4- Sur les critères de basculement de l’enregistrement ICPE vers la procédure d’autorisation

Un argument quasi systématique contre des arrêtés d’enregistrement ICPE (en particulier en biogaz) tient à ce que la demande aurait du « basculer » en autorisation.

Or, un tel basculement ne peut être décidé par le Préfet que dans certains cas limitatifs prévus par la loi (article L. 512-7-2 du code de l’environnement) :

« Le préfet peut décider que la demande d’enregistrement sera instruite selon les règles de procédure prévues par le chapitre unique du titre VIII du livre Ier pour les autorisations environnementales :

1° Si, au regard de la localisation du projet, en prenant en compte les critères mentionnés à l’annexe III de la directive 2011/92/UE du 13 décembre 2011 concernant l’évaluation des incidences de certains projets publics et privés sur l’environnement, la sensibilité environnementale du milieu le justifie ;

2° Ou si le cumul des incidences du projet avec celles d’autres projets d’installations, ouvrages ou travaux situés dans cette zone le justifie ;

3° Ou si l’aménagement des prescriptions générales applicables à l’installation, sollicité par l’exploitant, le justifie. »

Dans un des jugements du 3 mai 2023, le Tribunal administratif de Nantes étudie de manière très méthodique ces critères et exclut l’argument des requérants.

Sur la localisation, il retient le fait que le terrain d’assiette du projet est sur une parcelle cultivée située à l’intersection de deux routes et à proximité d’un élevage, classée en zone agricole du plan local d’urbanisme et qui ne présente aucun cours d’eau à proximité, s’ouvre au nord et à l’ouest sur un vaste espace agricole et peu densément bâti dont l’environnement ne fait l’objet d’aucune protection particulière qui démontrerait l’existence d’une sensibilité environnementale ou paysagère particulière, et qui ne constitue ni une zone de captage d’eau, ni partie d’un périmètre de protection d’un tel captage, ni une zone humide.

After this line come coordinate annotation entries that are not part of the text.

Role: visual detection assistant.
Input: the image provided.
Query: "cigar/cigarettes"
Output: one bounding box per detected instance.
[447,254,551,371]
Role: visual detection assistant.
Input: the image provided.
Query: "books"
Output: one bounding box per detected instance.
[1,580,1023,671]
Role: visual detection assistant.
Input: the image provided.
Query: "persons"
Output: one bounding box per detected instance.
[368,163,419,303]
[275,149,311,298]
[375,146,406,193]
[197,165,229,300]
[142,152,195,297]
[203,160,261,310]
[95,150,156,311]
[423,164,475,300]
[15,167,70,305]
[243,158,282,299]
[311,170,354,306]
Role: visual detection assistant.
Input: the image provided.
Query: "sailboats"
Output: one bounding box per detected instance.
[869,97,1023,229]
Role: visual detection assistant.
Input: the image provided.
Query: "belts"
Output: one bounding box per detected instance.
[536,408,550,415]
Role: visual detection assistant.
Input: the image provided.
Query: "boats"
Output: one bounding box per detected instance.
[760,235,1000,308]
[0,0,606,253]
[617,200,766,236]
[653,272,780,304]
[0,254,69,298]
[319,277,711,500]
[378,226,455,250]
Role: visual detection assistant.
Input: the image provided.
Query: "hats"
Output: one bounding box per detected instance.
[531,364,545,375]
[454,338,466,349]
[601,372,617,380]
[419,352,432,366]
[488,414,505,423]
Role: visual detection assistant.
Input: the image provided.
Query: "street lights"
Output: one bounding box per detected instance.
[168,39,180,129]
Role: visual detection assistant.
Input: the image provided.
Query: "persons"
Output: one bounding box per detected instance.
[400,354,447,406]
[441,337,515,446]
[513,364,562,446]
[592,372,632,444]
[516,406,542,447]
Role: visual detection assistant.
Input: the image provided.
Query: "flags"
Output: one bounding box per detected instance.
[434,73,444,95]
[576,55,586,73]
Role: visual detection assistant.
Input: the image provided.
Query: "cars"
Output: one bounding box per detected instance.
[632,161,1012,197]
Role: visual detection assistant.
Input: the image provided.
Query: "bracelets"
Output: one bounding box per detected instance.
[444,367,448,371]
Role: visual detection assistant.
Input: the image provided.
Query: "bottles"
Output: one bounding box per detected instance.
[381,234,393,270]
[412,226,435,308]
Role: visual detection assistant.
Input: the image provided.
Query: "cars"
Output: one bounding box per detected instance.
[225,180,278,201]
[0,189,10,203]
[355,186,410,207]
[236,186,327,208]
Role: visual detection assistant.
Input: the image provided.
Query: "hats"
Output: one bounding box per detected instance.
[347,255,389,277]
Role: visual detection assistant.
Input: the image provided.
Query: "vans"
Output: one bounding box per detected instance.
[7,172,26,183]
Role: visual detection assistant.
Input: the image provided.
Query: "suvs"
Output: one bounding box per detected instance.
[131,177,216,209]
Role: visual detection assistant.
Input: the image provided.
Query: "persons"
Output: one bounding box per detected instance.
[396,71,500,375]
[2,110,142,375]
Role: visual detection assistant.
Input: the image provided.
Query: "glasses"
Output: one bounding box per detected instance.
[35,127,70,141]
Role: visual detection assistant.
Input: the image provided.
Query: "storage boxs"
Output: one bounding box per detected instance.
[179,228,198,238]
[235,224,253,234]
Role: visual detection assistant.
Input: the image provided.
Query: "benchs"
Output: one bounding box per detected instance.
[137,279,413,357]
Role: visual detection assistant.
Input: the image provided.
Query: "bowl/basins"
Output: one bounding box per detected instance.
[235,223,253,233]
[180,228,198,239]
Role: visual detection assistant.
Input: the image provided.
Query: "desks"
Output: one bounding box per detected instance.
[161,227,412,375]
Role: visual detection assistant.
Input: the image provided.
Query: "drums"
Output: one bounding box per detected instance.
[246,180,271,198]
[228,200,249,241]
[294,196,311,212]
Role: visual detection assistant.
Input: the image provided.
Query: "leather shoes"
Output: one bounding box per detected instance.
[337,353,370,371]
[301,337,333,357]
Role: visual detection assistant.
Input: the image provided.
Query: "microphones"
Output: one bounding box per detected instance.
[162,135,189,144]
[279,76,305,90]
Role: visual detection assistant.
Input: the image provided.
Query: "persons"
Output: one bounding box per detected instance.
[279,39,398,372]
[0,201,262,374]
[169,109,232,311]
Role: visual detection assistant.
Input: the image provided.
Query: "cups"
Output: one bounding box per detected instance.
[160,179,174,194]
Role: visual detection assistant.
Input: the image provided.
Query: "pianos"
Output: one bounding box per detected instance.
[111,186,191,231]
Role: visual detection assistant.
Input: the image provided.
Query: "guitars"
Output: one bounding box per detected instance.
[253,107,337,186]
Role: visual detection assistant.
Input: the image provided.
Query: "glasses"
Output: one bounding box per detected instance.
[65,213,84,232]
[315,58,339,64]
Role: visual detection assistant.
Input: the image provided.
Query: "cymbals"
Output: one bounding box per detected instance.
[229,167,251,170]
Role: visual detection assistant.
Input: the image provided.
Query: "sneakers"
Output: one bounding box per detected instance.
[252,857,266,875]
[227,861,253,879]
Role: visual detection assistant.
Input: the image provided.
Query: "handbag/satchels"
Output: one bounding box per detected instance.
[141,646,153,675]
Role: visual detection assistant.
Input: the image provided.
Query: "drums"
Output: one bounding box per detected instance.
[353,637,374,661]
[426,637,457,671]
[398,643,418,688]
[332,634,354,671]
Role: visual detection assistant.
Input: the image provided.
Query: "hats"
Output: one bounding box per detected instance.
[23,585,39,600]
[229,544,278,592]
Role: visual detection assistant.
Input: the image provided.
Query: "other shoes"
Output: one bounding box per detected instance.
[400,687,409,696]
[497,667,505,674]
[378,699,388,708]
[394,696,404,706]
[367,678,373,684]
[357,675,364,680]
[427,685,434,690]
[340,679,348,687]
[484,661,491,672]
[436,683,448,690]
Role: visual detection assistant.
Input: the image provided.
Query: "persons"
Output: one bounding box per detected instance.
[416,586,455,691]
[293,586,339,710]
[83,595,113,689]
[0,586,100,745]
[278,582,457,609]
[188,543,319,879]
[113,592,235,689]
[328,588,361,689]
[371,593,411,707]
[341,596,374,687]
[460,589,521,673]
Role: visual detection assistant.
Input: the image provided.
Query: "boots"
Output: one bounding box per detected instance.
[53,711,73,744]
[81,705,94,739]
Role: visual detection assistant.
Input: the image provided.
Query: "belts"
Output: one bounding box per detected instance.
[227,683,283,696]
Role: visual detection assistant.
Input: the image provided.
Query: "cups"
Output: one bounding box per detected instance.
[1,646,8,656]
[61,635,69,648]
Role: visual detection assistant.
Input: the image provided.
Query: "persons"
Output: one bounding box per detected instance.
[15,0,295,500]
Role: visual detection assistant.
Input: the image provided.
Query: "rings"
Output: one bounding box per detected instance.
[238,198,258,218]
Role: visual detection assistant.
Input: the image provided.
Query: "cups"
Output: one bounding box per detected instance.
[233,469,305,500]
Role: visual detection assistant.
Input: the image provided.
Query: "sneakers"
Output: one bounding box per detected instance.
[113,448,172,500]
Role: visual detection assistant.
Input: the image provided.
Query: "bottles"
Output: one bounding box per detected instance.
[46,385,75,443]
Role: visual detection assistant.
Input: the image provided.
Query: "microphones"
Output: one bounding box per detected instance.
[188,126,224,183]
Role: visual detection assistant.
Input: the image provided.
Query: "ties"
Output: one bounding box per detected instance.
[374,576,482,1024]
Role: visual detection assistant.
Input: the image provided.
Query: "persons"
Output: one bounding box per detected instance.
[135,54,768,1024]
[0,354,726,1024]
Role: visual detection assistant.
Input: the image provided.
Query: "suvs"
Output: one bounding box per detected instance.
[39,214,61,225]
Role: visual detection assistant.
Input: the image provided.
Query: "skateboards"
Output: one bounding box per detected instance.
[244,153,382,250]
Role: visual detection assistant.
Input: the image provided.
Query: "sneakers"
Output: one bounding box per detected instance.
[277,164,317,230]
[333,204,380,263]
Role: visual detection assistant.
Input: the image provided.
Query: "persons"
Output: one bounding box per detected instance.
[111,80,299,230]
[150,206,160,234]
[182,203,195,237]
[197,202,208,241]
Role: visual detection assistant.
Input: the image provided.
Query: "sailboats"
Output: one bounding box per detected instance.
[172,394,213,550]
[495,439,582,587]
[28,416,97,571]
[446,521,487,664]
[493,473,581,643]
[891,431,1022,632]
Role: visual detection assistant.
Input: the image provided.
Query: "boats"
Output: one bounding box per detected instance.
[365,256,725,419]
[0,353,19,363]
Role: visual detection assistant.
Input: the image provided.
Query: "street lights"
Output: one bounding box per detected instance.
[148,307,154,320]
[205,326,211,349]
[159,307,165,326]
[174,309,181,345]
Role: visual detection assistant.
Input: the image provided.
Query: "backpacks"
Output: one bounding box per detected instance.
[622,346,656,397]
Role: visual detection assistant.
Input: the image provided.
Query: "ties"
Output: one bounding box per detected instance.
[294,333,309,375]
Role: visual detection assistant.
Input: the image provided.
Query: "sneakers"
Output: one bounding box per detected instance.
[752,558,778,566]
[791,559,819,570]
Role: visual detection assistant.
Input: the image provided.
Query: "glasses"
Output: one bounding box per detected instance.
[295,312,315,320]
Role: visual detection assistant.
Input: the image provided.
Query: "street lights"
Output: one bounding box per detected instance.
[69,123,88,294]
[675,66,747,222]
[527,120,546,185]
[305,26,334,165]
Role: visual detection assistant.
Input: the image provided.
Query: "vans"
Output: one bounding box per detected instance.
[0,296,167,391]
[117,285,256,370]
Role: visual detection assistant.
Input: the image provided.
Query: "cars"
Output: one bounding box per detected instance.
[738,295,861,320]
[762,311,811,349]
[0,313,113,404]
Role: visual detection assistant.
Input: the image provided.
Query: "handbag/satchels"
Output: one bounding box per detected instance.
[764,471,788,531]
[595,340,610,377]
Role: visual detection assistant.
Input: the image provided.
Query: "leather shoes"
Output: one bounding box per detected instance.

D’autre part, il ne résulte pas de l’instruction que ce terrain d’assiette serait inclus dans une entité hydrologique à parties libres et captives ni que la présence d’eaux souterraines y aurait été constatée. Enfin, quand bien même la perméabilité du sous-sol du terrain d’assiette de nature karstique est significative, cette seule sensibilité hydrogéologique ne suffit pas dans les circonstances de l’espèce à justifier la réalisation d’une étude d’impact. Ainsi, la zone d’emprise directe de l’installation présente de faibles enjeux d’un point de vue environnemental.

Sur les caractéristiques du projet,  le tribunal détaille les éléments permettant de conclure que les caractéristiques de l’impact potentiel du projet au regard des spécificités de son environnement, de son ampleur, et de sa complexité ne sont pas susceptibles d’avoir des incidences telles qu’elles justifieraient la réalisation d’une étude d’impact (biofiltre, moyens de lutte contre l’incendie, traitement des eaux…)

Le tribunal rejette donc l’argument sur l’absence de basculement en procédure d’autorisation.

Cela rejoint les jurisprudences de plus en plus fréquentes qui opèrent une appréciation concrète, au cas par cas, en vérifiant la sensibilité environnementale en fonction des critères de la directive et des caractéristiques du projet.

5- Nouveau rappel (nécessaire) de la distinction entre un cours d’eau et un drain agricole

Un jugement rendu par le TA de Bordeaux le 4 mai 2023 apporte quant à lui un rappel bienvenu de la distinction entre « cours d’eau » et drain agricole… la confusion de la part des requérants étant fréquente, avec des conséquences juridiques associées

Cet article impose une distance réglementaire de 35 mètres entre les installations de méthanisation et les « puits et forages de captage d’eau extérieurs au site, des sources, des aqueducs en écoulement libre, des rivages et des berges des cours d’eau, de toute installation souterraine ou semi-enterrée utilisée pour le stockage des eaux destinées à l’alimentation en eau potable, à des industries agroalimentaires ou à l’arrosage des cultures maraîchères ou hydroponiques ».


Le Tribunal administratif conclut en l’espèce que cette distance ne s’applique pas au drain agricole, qui ne doit pas être confondu avec un cours d’eau (TA Bordeaux, 4 mai 2023, n°2105782).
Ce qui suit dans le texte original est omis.